WASHINGTON, Jan 5 (Reuters) – Hard-line Republicans in the U.S. House of Representatives rejected Kevin McCarthy’s bid for speakership for the 11th time on Thursday, while his supporters worked behind closed doors in hopes of securing a deal that could deliver victory.
The vote plunged the House into a breakdown not seen since the tumultuous era just before the Civil War, raising questions about the party’s ability to wield power even after McCarthy offered to rein in his own influence.
After the 11th poll, the House adjourned for the third time this week without electing a Speaker. Lawmakers will reconvene on Friday afternoon (1700 GMT).
McCarthy’s opponents say they don’t believe he will fight for the deep spending cuts and other restrictions they want to impose on President Joe Biden and the Democratic-controlled Senate.
But some Republicans held out hope for a deal between the California Republican Party and at least 20 hardline conservatives.
“Things are coming together in a very healthy way,” said Representative Patrick McHenry, a McCarthy supporter poised to lead a high-level congressional panel.
“We don’t know the timeline. But the engagement is there, that’s why I’m optimistic,” he said.
Among other things, according to Republican Rep. Brian Fitzpatrick, a possible deal would allow a vote on term limits for members of Congress.
But McCarthy’s supporters stopped short of predicting a solution to the impasse anytime soon.
The inability to elect a leader left the 435-seat House impotent — newly elected members could not even be formally sworn in, hold hearings, consider legislation or scrutinize Biden and his administration.
Republicans held a slim 222-212 House majority in November’s midterm elections, meaning McCarthy could not lose the support of more than four Republicans as Democrats coalesced around their own nominee.
McCarthy, backed by former President Donald Trump for the position, has made several concessions that weaken the speaker’s role, which political allies warned would make the job even more difficult for him if he gets it.
At least 200 Republicans backed McCarthy in every vote this week.
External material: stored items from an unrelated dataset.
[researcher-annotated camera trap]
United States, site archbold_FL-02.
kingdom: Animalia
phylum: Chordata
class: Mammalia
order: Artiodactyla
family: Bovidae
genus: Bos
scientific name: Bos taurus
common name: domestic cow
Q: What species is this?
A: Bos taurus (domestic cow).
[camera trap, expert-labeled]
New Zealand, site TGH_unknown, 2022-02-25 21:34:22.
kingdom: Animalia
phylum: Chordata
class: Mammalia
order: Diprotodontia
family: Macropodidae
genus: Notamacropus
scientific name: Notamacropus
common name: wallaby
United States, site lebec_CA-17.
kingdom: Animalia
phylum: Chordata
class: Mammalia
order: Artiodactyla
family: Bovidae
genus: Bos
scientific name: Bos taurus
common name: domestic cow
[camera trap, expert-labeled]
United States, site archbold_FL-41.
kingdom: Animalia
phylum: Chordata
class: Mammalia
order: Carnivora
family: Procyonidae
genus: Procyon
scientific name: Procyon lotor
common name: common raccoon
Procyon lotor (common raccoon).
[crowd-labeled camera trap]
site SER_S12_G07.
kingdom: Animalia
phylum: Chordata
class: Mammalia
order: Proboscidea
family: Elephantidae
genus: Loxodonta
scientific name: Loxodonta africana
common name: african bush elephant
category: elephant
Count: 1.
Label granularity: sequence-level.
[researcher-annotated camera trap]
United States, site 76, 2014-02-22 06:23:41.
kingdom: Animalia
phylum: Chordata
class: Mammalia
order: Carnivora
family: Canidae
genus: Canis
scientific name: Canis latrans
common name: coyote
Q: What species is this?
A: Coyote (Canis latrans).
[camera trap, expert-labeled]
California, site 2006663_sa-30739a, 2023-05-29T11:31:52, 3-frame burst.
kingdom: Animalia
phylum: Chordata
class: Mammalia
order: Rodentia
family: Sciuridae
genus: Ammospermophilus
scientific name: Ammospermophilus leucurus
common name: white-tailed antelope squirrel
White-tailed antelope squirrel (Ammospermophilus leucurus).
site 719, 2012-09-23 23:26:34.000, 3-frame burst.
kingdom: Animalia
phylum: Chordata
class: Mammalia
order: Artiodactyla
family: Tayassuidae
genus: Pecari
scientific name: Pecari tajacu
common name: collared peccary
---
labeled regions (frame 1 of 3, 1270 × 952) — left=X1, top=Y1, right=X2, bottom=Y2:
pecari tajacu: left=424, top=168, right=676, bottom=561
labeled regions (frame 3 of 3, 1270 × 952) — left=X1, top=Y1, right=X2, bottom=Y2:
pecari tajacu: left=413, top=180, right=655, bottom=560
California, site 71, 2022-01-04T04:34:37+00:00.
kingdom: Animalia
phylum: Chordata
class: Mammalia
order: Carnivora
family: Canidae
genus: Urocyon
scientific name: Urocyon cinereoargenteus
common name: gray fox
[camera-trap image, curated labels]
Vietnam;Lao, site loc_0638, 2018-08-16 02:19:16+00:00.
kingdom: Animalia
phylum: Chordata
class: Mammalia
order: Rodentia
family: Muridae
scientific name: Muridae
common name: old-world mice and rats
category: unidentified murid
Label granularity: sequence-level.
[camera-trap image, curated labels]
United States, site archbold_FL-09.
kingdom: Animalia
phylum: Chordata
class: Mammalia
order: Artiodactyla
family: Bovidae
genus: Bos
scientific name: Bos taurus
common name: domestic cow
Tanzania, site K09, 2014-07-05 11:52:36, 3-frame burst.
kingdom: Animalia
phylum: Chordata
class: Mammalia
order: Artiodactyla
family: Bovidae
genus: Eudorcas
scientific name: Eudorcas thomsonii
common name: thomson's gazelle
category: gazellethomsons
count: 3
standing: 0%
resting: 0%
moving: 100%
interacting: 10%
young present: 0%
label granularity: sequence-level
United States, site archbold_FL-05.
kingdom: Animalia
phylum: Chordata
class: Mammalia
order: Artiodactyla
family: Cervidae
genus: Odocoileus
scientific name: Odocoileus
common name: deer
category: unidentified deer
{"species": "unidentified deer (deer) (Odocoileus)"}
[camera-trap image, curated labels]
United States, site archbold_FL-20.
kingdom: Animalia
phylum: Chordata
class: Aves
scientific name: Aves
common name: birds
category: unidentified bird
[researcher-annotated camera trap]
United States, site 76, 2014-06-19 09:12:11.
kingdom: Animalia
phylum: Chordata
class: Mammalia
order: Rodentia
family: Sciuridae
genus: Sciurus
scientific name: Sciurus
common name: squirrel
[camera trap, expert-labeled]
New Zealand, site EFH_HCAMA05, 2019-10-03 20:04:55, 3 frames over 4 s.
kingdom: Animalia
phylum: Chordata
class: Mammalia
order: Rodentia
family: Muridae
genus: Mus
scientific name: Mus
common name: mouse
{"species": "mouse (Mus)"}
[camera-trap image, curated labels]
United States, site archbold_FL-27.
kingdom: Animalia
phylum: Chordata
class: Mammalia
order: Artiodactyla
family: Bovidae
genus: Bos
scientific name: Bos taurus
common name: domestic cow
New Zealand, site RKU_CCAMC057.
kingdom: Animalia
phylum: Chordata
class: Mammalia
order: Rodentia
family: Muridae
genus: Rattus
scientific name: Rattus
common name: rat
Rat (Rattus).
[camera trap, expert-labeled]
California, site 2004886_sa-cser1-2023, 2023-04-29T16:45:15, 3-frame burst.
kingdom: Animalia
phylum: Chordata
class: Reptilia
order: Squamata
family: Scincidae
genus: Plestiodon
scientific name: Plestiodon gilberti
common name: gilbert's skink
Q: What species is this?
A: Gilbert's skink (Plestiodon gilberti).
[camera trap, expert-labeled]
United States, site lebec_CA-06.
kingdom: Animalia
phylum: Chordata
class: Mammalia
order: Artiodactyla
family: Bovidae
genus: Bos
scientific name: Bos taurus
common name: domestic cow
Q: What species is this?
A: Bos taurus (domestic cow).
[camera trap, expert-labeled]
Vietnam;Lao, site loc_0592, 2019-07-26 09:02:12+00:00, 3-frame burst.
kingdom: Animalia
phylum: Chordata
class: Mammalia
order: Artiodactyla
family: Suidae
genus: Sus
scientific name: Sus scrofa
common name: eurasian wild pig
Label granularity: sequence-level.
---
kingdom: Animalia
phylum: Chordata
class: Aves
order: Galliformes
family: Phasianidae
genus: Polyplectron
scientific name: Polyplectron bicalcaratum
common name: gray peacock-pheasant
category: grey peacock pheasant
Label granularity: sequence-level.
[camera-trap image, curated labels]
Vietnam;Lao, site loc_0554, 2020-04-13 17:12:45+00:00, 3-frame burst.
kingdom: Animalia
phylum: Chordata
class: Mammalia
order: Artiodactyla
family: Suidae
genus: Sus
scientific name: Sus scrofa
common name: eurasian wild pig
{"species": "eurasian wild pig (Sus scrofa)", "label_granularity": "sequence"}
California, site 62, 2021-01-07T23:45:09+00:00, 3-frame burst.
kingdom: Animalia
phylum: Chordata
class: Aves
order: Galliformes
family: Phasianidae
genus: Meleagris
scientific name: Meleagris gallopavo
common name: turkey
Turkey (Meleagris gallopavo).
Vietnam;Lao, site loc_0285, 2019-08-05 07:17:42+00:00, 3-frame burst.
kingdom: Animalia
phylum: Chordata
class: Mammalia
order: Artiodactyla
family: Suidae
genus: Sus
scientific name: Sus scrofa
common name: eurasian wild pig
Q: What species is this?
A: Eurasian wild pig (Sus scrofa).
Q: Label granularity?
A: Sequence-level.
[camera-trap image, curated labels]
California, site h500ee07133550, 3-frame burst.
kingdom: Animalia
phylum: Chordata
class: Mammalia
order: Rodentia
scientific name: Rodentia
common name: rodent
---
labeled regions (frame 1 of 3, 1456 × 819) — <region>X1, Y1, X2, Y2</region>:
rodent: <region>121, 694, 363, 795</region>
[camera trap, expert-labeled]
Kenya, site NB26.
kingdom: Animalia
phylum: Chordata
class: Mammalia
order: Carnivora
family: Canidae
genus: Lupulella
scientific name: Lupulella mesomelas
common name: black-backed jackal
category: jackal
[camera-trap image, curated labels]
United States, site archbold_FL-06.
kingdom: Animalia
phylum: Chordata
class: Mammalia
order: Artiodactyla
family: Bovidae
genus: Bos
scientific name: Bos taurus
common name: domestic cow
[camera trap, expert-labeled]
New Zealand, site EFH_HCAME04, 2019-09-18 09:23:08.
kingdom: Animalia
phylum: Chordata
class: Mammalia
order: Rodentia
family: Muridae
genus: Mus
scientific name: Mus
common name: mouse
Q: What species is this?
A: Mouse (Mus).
Less than 10% of Republican lawmakers voted against him, but it was enough to deny him the 218 votes needed to succeed Democrat Nancy Pelosi as speaker.
“What you see on this site doesn’t mean we’re dead,” said Republican Rep. Anna Paulina Luna, who nominated McCarthy’s rival Byron Donalds for the 10th ballot.
‘Make a straitjacket’
“I can tell you that some good things are happening,” said Rep. Marjorie Taylor Green, a McCarthy supporter who is one of the most outspoken conservatives in the chamber. “I think we’re going to see some movement.”
But some of McCarthy’s opponents show no sign of relenting.
“It ends one of two ways: Kevin McCarthy drops out of the race or we create a straitjacket that he doesn’t want to avoid,” said Rep. Matt Gates, a Republican who voted for Trump for speaker.
As speaker, McCarthy typically holds a position in shaping the chamber’s agenda and is second in line to the presidency behind Vice President Kamala Harris. He would be empowered to frustrate Biden’s legislative agenda ahead of the 2024 presidential election and launch investigations into the president’s family and administration.
In a midnight bargaining session, McCarthy gave more influence over what legislation would come up for a vote, according to a source familiar with the talks.
He also gave any individual member the ability to call a referendum to remove him from office — a move that helped at least one Republican, the previous speaker, John Boehner, retire.
Those concessions may help McCarthy win over some holdouts, but if he ultimately wins the speakership, he will be vulnerable to hardliners over the next two years.
That has alarmed some Democrats who have served as spectators during the past three days of drama.
“With every offer, he has to wake up every day wondering if he’s still going to get his job,” Representative Richard Neal, a Democrat, told reporters.
The inability to agree on a leader raises questions about whether Republicans will force a government shutdown or risk default later this year in an effort to extract steep spending cuts. Some holdouts say they expect McCarthy or any other Republican president to take that approach.
If McCarthy ultimately fails to unite Republicans, they will have to look for a replacement. Among the possibilities are No. 2 House Republican Steve Scalise and Rep. Jim Jordan, both of whom have supported McCarthy. Jordan received 20 votes when nominated by the holdouts on Tuesday.